The UK government has developed the world’s first driverless car code of practice, outlining the protocols that need to be in place for tests to take place on the nation’s roads.
The code of practice has been finalized with input from a variety of stakeholders, including UK AutoDrive and the GATEway consortia. It has also been confirmed which four UK cities tests will take place in: Bristol, Coventry, Milton Keynes and Greenwich in south-east London.
“We’re coordinating the trials technically and working with government to ensure that the legislation keeps pace with what the technologies need to do in order to facilitate this brave new world,” said Tim Armitage, project leader at the Autodrive Consortium.
“One of the things we will be doing is undertaking some acceptance surveys globally and in the UK to gauge public opinion around driverless technologies, and we’ll monitor how that changes over the three years of our project.”
The code isn’t just the green light for driverless vehicles, but also clears testing for autonomous transportation pods – such as the Lutz Pathfinder – which is designed to travel on pavements.

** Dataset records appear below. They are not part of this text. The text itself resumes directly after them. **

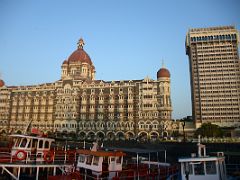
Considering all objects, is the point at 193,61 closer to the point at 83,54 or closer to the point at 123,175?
the point at 83,54

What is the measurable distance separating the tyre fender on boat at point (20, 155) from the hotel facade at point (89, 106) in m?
53.1

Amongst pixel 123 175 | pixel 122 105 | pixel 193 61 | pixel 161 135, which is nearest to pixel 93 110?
pixel 122 105

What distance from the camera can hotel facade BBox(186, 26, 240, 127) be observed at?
290 feet

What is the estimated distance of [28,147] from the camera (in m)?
21.7

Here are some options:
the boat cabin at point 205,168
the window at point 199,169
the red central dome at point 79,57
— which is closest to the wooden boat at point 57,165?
the boat cabin at point 205,168

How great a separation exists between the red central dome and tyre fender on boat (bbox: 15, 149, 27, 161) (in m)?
70.2

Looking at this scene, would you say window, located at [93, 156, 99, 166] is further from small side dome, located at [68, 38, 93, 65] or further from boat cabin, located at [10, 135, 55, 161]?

By law, the pods must have someone who can remotely control them (but doesn’t need to be inside them) to bring them to a half in the event of a problem. Meanwhile the driverless vehicles must have a manual driver who can take over if the autonomous system fails.
The UK is playing catch-up with the US, where many car makers are already set to trial their autonomous vehicles. Amongst these is Google, which hits the roads this summer.